**Supplied text:**

______________________________

Question

The rate of reaction:
\(\text{CH}_3\text{COOC}_2\text{H}_5 + \text{NaOH} \rightarrow \text{CH}_3\text{COONa} + \text{C}_2\text{H}_5\text{OH}\)
is given by the equation. Rate \(K[\text{CH}_2\text{COOC}_2\text{H}_5] [\text{NaOH}]\). If concentration is expressed in \(\text{mol L}^{-1}\). The unit of K is

• A. L mole^-1 s^-1
• B. S^-1
• C. mol^-2 L² s^-1
• D. mol L^-1 s^-1

Answer 1

The Correct Option is A

In the given rate equation:
\(\text{Rate} = k[\text{CH}_3\text{COOC}_2\text{H}_5][\text{NaOH}]\)

The rate constant (K) is determined by the units of the rate equation. Let's analyze the units:
\(\text{Rate} = k [\text{CH}_3\text{COOC}_2\text{H}_5] [\text{NaOH}]\)

______________________________

**Data shown:**

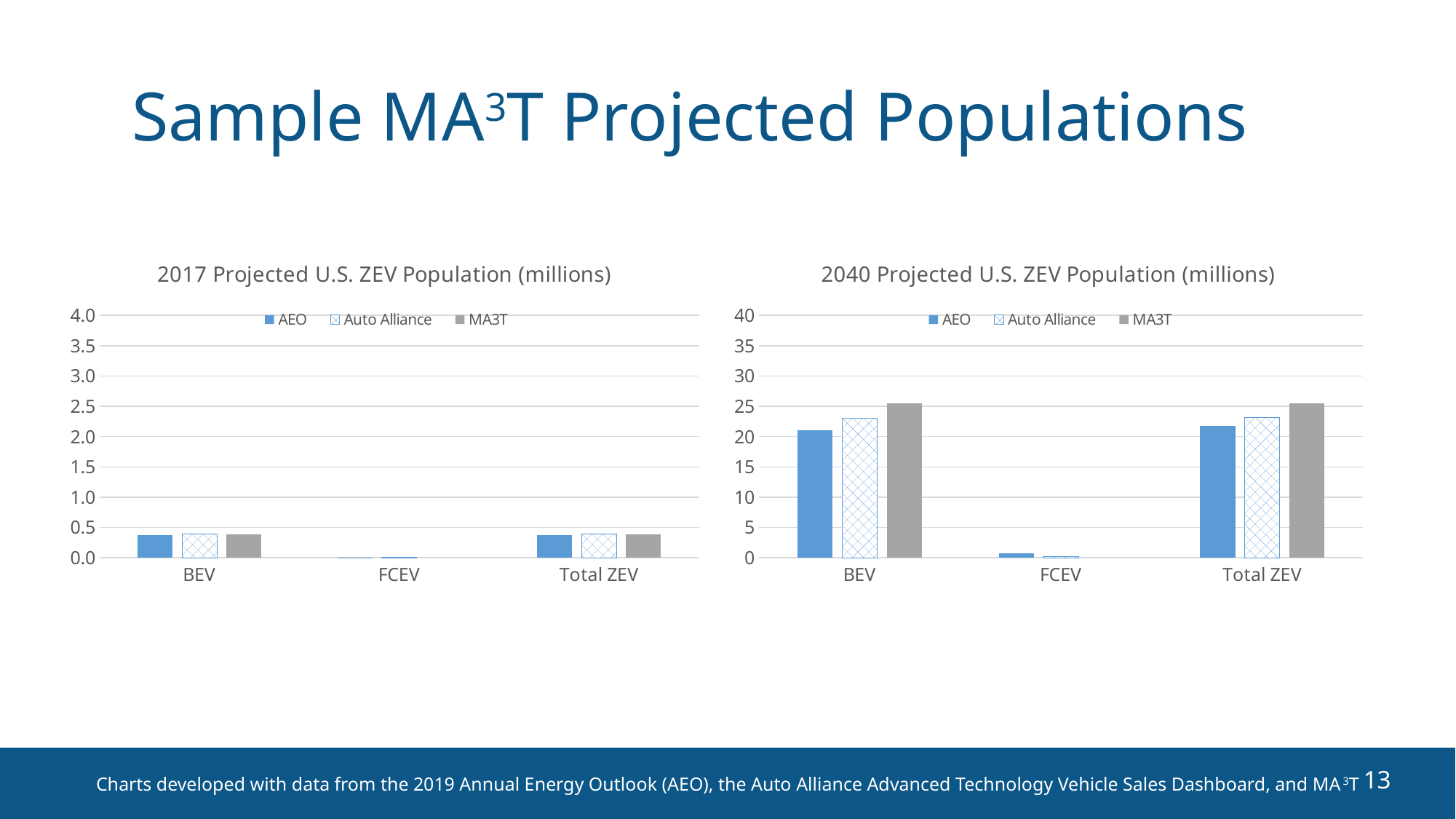
In the 2040 Projected U.S. ZEV Population chart, which is larger for Total ZEV: the AEO value or the MA3T value? MA3T In the 2040 Projected U.S. ZEV Population chart, is the AEO value for BEV greater or less than 20? greater How many categories are shown on the x axis of the 2040 Projected U.S. ZEV Population chart? 3 In the 2040 Projected U.S. ZEV Population chart, which category has the lowest values across all series? FCEV What is the title of the chart on the right side of the slide? 2040 Projected U.S. ZEV Population (millions) How many series does the legend of the 2017 Projected U.S. ZEV Population chart list? 3 What kind of chart is the 2017 Projected U.S. ZEV Population chart? bar chart Which series is shown with a cross-hatched pattern in the legend of the 2017 Projected U.S. ZEV Population chart? Auto Alliance In the 2040 Projected U.S. ZEV Population chart, which series has the highest value for BEV? MA3T In the 2040 Projected U.S. ZEV Population chart, is the MA3T value for BEV greater or less than 30? less In the 2017 Projected U.S. ZEV Population chart, which category has the lowest values? FCEV In the 2017 Projected U.S. ZEV Population chart, is the AEO value for BEV greater or less than 0.5? less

______________________________

**Tasks and exercises:**
#1 In the rate-constant question page, which option does the answer give as correct, and what unit does that option state?
#2 Render this sentence from the rate-constant question page in Spanish: "The rate constant (K) is determined by the units of the rate equation."
#3 Summarize the rate-constant question page in two sentences.

**Responses to the tasks:**
#1 Option A, L mole^-1 s^-1.

#2 La constante de velocidad (K) se determina por las unidades de la ecuación de velocidad.

#3 The page poses a multiple-choice question that asks for the unit of the rate constant K in the rate equation for the reaction of CH3COOC2H5 with NaOH, with concentration expressed in mol L^-1. The answer names option A, L mole^-1 s^-1, as correct and begins to analyze the units of the rate equation.